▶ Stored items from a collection
....................
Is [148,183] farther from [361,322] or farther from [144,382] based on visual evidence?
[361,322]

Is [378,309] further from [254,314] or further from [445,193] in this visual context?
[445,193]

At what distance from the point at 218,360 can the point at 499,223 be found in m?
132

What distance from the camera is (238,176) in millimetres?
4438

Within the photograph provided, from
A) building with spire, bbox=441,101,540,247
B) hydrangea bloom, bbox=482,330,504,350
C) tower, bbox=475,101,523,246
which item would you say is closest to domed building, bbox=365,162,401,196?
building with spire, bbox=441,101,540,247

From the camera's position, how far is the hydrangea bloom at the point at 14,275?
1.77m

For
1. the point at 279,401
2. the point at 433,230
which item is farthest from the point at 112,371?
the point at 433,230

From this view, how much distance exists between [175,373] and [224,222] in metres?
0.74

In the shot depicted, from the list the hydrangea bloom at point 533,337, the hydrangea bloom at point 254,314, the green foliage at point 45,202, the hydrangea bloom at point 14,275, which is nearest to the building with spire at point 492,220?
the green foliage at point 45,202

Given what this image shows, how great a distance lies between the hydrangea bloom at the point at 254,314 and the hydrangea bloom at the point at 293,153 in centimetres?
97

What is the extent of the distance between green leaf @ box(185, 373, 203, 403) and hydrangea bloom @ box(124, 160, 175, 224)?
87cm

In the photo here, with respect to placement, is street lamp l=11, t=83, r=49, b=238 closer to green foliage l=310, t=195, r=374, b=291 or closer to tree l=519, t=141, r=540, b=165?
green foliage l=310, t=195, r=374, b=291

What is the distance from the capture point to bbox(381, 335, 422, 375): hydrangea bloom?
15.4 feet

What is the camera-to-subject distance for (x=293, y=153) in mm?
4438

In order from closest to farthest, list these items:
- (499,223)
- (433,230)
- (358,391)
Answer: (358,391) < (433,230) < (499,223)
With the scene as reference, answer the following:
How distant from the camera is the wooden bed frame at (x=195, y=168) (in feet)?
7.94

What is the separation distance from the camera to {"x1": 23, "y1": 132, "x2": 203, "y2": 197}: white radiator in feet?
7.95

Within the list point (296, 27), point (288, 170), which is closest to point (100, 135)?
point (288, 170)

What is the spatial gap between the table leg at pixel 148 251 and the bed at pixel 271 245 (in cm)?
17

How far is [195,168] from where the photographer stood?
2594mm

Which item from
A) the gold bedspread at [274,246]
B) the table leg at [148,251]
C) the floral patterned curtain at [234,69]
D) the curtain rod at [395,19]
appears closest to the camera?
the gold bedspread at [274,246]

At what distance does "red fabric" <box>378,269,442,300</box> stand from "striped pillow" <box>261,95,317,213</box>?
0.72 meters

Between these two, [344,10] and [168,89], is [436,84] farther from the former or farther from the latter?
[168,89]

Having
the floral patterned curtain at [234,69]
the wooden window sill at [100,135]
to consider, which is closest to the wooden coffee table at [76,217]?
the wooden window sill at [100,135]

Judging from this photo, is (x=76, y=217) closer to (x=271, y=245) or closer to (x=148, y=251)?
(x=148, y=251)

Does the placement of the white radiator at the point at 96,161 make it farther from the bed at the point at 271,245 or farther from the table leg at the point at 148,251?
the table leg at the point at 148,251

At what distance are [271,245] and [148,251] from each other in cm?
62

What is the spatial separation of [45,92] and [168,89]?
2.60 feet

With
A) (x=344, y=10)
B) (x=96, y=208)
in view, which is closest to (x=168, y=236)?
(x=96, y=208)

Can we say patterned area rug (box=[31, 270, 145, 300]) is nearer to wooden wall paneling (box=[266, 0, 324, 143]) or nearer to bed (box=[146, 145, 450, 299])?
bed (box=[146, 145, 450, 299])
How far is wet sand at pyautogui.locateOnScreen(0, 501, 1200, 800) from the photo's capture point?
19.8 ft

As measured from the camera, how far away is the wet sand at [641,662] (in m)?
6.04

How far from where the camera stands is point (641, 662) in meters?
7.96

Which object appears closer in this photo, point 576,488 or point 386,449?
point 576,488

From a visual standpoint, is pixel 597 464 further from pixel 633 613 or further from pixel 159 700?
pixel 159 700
....................
▶ SHORT EXERCISE
Reproduce all the items, substituting "flower cluster" for every occurrence of "hydrangea bloom" and leaving everything else unchanged.

▶ CORRECT RESPONSE
Is [148,183] farther from [361,322] or farther from [144,382] based on visual evidence?
[361,322]

Is [378,309] further from [254,314] or further from [445,193] in this visual context?
[445,193]

At what distance from the point at 218,360 can the point at 499,223 be found in m?
132

What distance from the camera is (238,176) in millimetres?
4438

Within the photograph provided, from
A) building with spire, bbox=441,101,540,247
B) flower cluster, bbox=482,330,504,350
C) tower, bbox=475,101,523,246
which item would you say is closest to domed building, bbox=365,162,401,196?
building with spire, bbox=441,101,540,247

From the camera's position, how far is the flower cluster at the point at 14,275?
1.77m

For
1. the point at 279,401
2. the point at 433,230
which item is farthest from the point at 112,371?
the point at 433,230

From this view, how much distance exists between [175,373] and [224,222] in metres?
0.74

In the shot depicted, from the list the flower cluster at point 533,337, the flower cluster at point 254,314, the green foliage at point 45,202, the flower cluster at point 14,275, which is nearest to the building with spire at point 492,220?
the green foliage at point 45,202

Given what this image shows, how great a distance lies between the flower cluster at the point at 254,314 and the flower cluster at the point at 293,153 in centimetres?
97

What is the extent of the distance between green leaf @ box(185, 373, 203, 403) and flower cluster @ box(124, 160, 175, 224)?
87cm

In the photo here, with respect to placement, is street lamp l=11, t=83, r=49, b=238 closer to green foliage l=310, t=195, r=374, b=291 or closer to tree l=519, t=141, r=540, b=165?
green foliage l=310, t=195, r=374, b=291

What is the distance from the capture point to bbox(381, 335, 422, 375): flower cluster?
15.4 feet

What is the camera-to-subject distance for (x=293, y=153) in mm?
4438

In order from closest to farthest, list these items:
- (499,223)
- (433,230)
- (358,391)
Answer: (358,391) < (433,230) < (499,223)
With the scene as reference, answer the following:
How distant from the camera is the wooden bed frame at (x=195, y=168) (in feet)?
7.94

What is the separation distance from the camera to {"x1": 23, "y1": 132, "x2": 203, "y2": 197}: white radiator in feet?
7.95

Within the list point (296, 27), point (288, 170), which is closest to point (100, 135)?
point (288, 170)

What is the spatial gap between the table leg at pixel 148 251 and the bed at pixel 271 245 (in cm)?
17

How far is [195,168] from where the photographer stood?
2594mm

Which item from
A) the gold bedspread at [274,246]
B) the table leg at [148,251]
C) the floral patterned curtain at [234,69]
D) the curtain rod at [395,19]
appears closest to the camera?
the gold bedspread at [274,246]

At what distance does "red fabric" <box>378,269,442,300</box> stand from "striped pillow" <box>261,95,317,213</box>?
0.72 meters

Between these two, [344,10] and [168,89], is [436,84] farther from the former or farther from the latter?
[168,89]

Having
the floral patterned curtain at [234,69]
the wooden window sill at [100,135]
to consider, which is closest to the wooden coffee table at [76,217]?
the wooden window sill at [100,135]

Judging from this photo, is (x=76, y=217) closer to (x=271, y=245) or closer to (x=148, y=251)?
(x=148, y=251)

Does the placement of the white radiator at the point at 96,161 make it farther from the bed at the point at 271,245 or farther from the table leg at the point at 148,251?
the table leg at the point at 148,251

At what distance are [271,245] and [148,251] from each other in cm?
62

What is the spatial separation of [45,92] and [168,89]?
2.60 feet

With
A) (x=344, y=10)
B) (x=96, y=208)
in view, which is closest to (x=168, y=236)?
(x=96, y=208)

Can we say patterned area rug (box=[31, 270, 145, 300]) is nearer to wooden wall paneling (box=[266, 0, 324, 143]) or nearer to bed (box=[146, 145, 450, 299])?
bed (box=[146, 145, 450, 299])
How far is wet sand at pyautogui.locateOnScreen(0, 501, 1200, 800) from the photo's capture point?
19.8 ft

As measured from the camera, how far away is the wet sand at [641,662] (in m)?
6.04

How far from where the camera stands is point (641, 662) in meters?
7.96

Which object appears closer in this photo, point 576,488 or point 386,449?
point 576,488

From a visual standpoint, is pixel 597 464 further from pixel 633 613 or further from pixel 159 700?
pixel 159 700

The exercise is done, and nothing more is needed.